-------- Excerpt --------

For more about how to read MySQL 5.5's query plan, see <https://dev.mysql.com/doc/refman/5.5/en/execution-plan-information.html>.

In [18]:
%%sql
EXPLAIN SELECT COUNT(*)
FROM bikeshare
LIMIT 5

1 rows affected.


id,select_type,table,type,possible_keys,key,key_len,ref,rows,Extra
1,SIMPLE,bikeshare,ALL,,,,,394019,


This says "using no keys, we're going to just scan roughly 395,390 rows, sans indexes, to answer this query."

In [19]:
%%sql
SELECT MAX(start_date)
FROM bikeshare

1 rows affected.


MAX(start_date)
2013-03-31 23:59:00


In [20]:
%%sql
EXPLAIN SELECT MAX(start_date)
FROM bikeshare

1 rows affected.


id,select_type,table,type,possible_keys,key,key_len,ref,rows,Extra
1,SIMPLE,bikeshare,ALL,,,,,394019,


Pretty much the same thing.  You can't get the max without looking at all of the values if there is no index.

In [21]:
%%sql
SELECT COUNT(*)
FROM bikeshare
WHERE start_station LIKE "%dupont%"

--------

> [Tasks to carry out]
1) Which input labels of the form "In [n]" appear in the MySQL query plan excerpt?
2) Transcribe the MySQL query plan excerpt from "For more about" up to and including "EXPLAIN SELECT COUNT(*)".
3) In the MySQL query plan excerpt, what value does the query for MAX(start_date) on bikeshare return?
The records have nothing to do with the excerpt.

-------- Supplied information --------

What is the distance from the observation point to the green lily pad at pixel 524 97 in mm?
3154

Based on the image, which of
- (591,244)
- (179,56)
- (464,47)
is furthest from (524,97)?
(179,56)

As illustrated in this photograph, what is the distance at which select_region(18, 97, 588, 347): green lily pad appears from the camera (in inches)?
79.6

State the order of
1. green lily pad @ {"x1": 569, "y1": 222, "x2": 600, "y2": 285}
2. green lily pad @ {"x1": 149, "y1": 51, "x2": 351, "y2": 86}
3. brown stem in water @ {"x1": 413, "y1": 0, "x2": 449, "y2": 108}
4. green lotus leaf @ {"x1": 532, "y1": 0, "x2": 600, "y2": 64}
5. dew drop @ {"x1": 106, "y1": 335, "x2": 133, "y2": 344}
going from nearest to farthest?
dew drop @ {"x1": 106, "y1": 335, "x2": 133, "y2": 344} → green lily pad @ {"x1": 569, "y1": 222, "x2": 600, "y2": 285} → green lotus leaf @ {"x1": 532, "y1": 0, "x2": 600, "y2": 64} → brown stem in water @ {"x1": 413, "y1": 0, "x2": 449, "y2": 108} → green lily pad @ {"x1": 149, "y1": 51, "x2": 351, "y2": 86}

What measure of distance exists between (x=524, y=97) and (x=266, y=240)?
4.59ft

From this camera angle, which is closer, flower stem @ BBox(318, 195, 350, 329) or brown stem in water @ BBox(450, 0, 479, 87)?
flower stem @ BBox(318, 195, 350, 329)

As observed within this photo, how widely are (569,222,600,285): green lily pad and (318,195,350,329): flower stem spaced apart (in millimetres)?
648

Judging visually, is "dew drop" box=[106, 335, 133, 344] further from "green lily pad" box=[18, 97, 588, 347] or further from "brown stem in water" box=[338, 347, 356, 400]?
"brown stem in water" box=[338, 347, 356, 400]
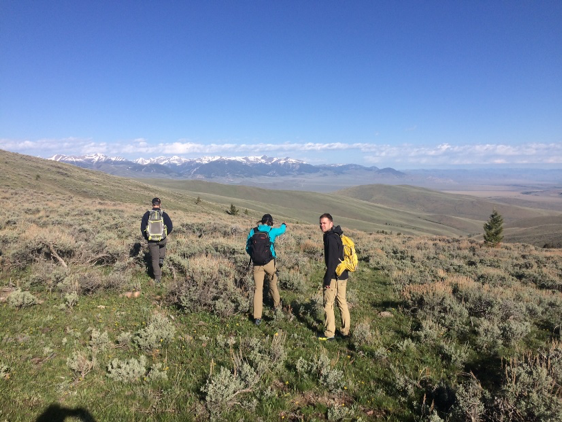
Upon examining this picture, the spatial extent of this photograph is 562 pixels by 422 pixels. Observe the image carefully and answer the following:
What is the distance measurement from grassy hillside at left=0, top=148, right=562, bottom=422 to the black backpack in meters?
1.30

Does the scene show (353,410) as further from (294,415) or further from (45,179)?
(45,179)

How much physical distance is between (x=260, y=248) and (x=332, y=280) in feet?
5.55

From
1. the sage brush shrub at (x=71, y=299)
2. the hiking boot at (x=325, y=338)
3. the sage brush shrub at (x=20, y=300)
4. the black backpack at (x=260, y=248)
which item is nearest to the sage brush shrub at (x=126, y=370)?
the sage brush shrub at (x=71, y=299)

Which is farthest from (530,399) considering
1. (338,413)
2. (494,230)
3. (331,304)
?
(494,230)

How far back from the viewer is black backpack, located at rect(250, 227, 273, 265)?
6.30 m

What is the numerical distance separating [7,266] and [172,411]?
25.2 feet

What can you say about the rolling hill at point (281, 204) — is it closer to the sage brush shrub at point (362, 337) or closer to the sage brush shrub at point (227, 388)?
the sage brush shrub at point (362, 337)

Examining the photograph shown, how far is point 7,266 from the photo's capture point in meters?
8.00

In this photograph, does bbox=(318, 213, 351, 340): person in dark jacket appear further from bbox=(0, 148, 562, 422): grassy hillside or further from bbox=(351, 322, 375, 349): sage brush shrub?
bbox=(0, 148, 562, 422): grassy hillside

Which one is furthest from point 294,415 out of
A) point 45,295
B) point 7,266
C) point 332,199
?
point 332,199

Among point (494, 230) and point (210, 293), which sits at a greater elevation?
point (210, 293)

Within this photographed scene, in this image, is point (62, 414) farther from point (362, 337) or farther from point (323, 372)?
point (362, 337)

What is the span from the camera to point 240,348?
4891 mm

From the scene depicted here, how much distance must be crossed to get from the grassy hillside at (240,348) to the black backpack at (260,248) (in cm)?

--------

> [Worked answers]
1) In [18], In [19], In [20], In [21]

2)
For more about how to read MySQL 5.5's query plan, see <https://dev.mysql.com/doc/refman/5.5/en/execution-plan-information.html>.

In [18]:
%%sql
EXPLAIN SELECT COUNT(*)

3) 2013-03-31 23:59:00